(Extracted data entries)

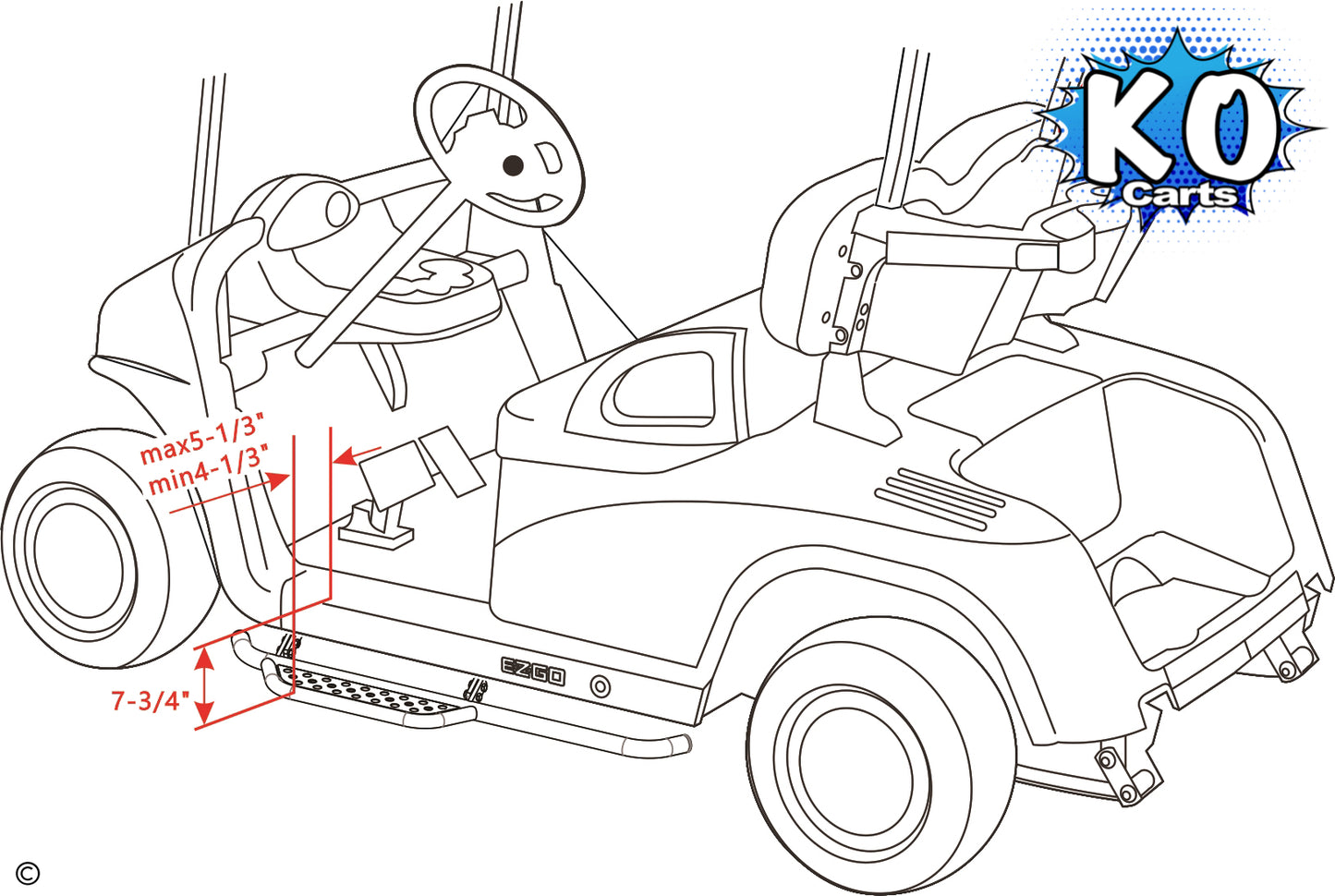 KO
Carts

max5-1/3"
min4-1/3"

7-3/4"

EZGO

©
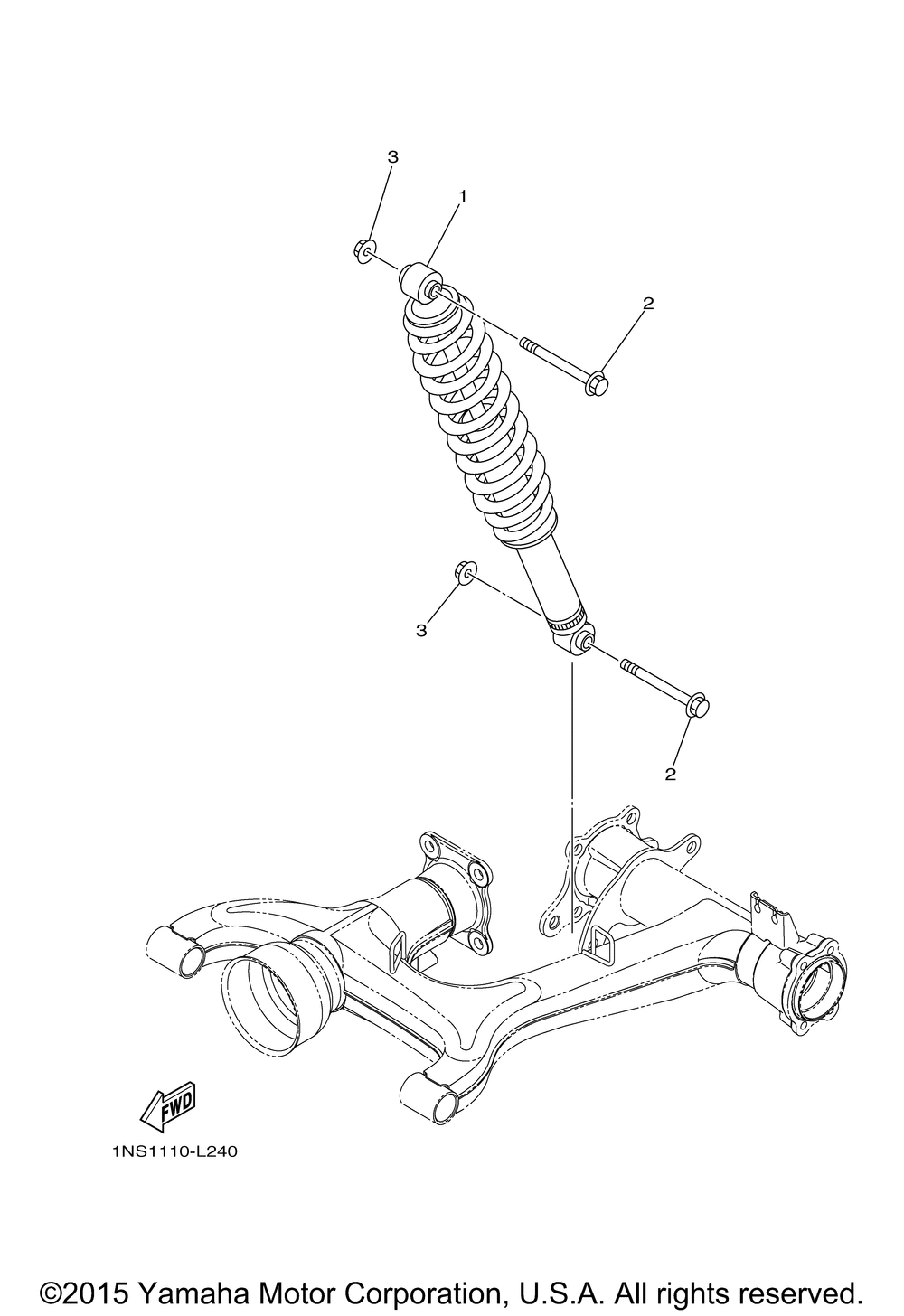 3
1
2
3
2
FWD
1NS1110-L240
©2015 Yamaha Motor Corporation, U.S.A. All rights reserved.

(TASK REQUIREMENTS)
Repeat the entries exactly, pictures left out.

(OUTPUT BELOW)
 KO
Carts

max5-1/3"
min4-1/3"

7-3/4"

EZGO

©
 3
1
2
3
2
FWD
1NS1110-L240
©2015 Yamaha Motor Corporation, U.S.A. All rights reserved.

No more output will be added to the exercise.